“bg, I’m surprised. Will you please elaborate?”
When current flows through a material, with direct current it flows through the entire material. So if you had a plated coin, the outside material would have a resistivity and the inside would have a different resistivity.
ie; resistors in parallel. The equation is R total = R1 (times) R2, (divided by) R1 plus R2
Understood.
I didn’t think of parallel resistors because of the “envelope” configuration.
Thank you very much!
“resistors in parallel. The equation is R total = R1 (times) R2, (divided by) R1 plus R2”
Yes, that is true, but if you have a fair thickness of gold, it becomes a much less simple matter to determine that the deviance of increasingly small variances is due to the bimetallic nature rather than some other test artifact.
As example, consider a plate of gold a sixteenth of an inch thick, and an inch by an inch! With a similar gold section a quarter inch high folded up on each end as the contacts. This will have very low resistance. Now weld a plate of tungsten on top. While that adds to conductivity per the cited equation, at that point things like shape (minute transmission distance differences) and contact become important.

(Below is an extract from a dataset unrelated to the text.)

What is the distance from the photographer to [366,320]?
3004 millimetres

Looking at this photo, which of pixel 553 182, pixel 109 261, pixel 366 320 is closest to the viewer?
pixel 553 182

You’d be better off detecting other properties, like using sound or some other vibration-based tech like a penetrating EM field to detect the interfaces between conductivities, densities, or internal reflectivity.
I suppose if you had lab-grade equipment with really high amperages, and a standard for shapes, and contact points it might work...until someone put a little silver on the tungsten.
Just so we’re clear...I agree you are correct in an ideal sense.